Court Opinion

ID: 8696661
Source: CourtListenerOpinion
Date Created: 2022-11-26 05:00:14.239423+00
Date Added: 2024-06-11T16:57:56.820614
License: Public Domain

ORDER
McMILLAN, District Judge.
On August 19, 1988, petitioner, John Thomas Noland, Jr., filed a petition for writ of habeas corpus, stating eight claims for relief. The first of these claims was that the trial judge erred by instructing the jury that unanimity was required in determining mitigating factors at the sentencing phase.
On October 13, 1988, respondent, the State of North Carolina, filed an answer to the petition.
In that answer, the State raised the affirmative defense of non-retroactivity in response to petitioner’s fourth claim, but did not raise this defense in response to petitioner’s first claim.

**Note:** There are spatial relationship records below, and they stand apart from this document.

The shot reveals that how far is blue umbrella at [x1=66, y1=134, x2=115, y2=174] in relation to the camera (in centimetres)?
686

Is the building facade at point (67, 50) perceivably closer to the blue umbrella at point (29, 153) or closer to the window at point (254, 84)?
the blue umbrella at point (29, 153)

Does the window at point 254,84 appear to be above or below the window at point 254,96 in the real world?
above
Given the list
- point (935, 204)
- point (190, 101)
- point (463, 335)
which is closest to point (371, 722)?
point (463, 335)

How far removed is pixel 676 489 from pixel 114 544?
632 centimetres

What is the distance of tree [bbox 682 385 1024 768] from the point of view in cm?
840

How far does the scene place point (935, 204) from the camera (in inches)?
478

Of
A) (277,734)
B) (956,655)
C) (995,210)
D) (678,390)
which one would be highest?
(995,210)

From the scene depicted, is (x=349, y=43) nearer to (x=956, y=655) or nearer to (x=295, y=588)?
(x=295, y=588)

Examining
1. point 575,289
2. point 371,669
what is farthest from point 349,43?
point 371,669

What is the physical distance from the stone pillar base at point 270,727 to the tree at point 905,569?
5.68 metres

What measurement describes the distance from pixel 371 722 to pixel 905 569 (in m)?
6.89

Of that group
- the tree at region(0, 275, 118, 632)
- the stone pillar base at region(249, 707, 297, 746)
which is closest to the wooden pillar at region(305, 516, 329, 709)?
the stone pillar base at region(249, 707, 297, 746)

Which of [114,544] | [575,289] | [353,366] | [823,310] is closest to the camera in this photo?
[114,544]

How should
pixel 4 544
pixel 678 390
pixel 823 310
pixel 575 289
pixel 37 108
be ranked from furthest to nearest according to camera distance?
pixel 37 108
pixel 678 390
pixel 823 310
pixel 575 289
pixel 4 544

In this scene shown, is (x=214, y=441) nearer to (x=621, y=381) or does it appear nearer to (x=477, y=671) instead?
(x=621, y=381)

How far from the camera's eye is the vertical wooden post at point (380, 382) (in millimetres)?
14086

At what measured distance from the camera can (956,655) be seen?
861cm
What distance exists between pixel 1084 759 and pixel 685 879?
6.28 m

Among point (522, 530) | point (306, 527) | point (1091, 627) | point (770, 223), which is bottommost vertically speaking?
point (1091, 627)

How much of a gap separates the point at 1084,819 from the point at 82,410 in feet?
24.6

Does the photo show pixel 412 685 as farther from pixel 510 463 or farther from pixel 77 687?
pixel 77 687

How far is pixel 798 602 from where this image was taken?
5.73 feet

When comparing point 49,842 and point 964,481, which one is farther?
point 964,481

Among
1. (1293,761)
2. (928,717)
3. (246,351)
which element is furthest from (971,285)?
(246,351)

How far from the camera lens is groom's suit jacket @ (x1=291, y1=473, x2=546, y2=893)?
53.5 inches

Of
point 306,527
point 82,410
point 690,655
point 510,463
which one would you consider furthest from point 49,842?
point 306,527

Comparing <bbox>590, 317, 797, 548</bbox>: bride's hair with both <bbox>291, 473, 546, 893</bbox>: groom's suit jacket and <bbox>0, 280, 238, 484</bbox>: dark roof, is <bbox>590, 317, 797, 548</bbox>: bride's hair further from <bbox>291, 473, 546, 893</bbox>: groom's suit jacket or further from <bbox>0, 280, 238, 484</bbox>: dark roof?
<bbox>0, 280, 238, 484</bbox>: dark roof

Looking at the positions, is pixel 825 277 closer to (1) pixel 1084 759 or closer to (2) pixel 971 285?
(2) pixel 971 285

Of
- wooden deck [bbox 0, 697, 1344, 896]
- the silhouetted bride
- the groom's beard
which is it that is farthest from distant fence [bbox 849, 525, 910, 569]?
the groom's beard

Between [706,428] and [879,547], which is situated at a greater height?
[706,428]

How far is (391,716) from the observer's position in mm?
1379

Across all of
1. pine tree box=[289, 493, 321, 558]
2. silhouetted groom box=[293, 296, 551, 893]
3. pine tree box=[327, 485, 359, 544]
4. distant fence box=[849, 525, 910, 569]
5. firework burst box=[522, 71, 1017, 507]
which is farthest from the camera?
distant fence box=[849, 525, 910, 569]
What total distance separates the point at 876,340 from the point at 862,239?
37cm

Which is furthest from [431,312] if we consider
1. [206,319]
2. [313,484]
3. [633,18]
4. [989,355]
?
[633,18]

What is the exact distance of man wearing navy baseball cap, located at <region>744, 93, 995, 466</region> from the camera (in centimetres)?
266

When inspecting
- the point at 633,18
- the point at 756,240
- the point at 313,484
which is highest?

The State then belatedly, on May 7, 1990 (a year and a half after filing the original answer), filed a motion for leave to amend its answer to raise the affirmative defense of non-retroactivity against petitioner’s first claim for relief.
Recently, the Fourth Circuit suggested that the defense of non-retroactivity is waivable. In Maynard v. Dixon, the Fourth Circuit stated, “We reach it [the issue of unanimity of the jury in finding mitigating circumstances] by assuming, without deciding, that the State waived its defense of non-retroactivity of the McKoy rule that may have been available to it under Teague v. Lane, 489 U.S. 288 [109 S.Ct. 1060, 103 L.Ed.2d 334] (1989).” Maynard v. Dixon, 943 F.2d 407, 418 (4th Cir.1991).
Since the State pleaded this defense for one claim, but not for another, it is reasonable to rule, and I do hold, that the State has waived the defense of non-retroactivity concerning McKoy issues.
Some decisions by the courts state (mistakenly, I believe) that if a criminal defendant does not avail himself of a chance to make a plea, then he cannot do it retroactively. It would be an ironic inequity that, in a capital case, the State should be allowed to amend its answer retroactively in the face of Teague and McKoy, but that amendment to plead decisions favorable to the petitioner would not be allowed. Life is not that cheap.
Petitioner explicitly relied on Mills v. Maryland, 486 U.S. 367, 108 S.Ct. 1860, 100 L.Ed.2d 384 (1988), in his first claim for *1541relief. The State did not raise the defense of non-retroactivity in its answer to this claim. It did not attempt to raise this defense after the decision in Teague v. Lane, which explained when retroactivity was to be applied. It does not matter whether the State’s failure to raise the defense earlier was tactical, substantive, or inadvertent. It would be grossly unfair and, I believe, a denial of due process of law, to allow the amendment.
The State’s motion for leave to amend its answer is DENIED.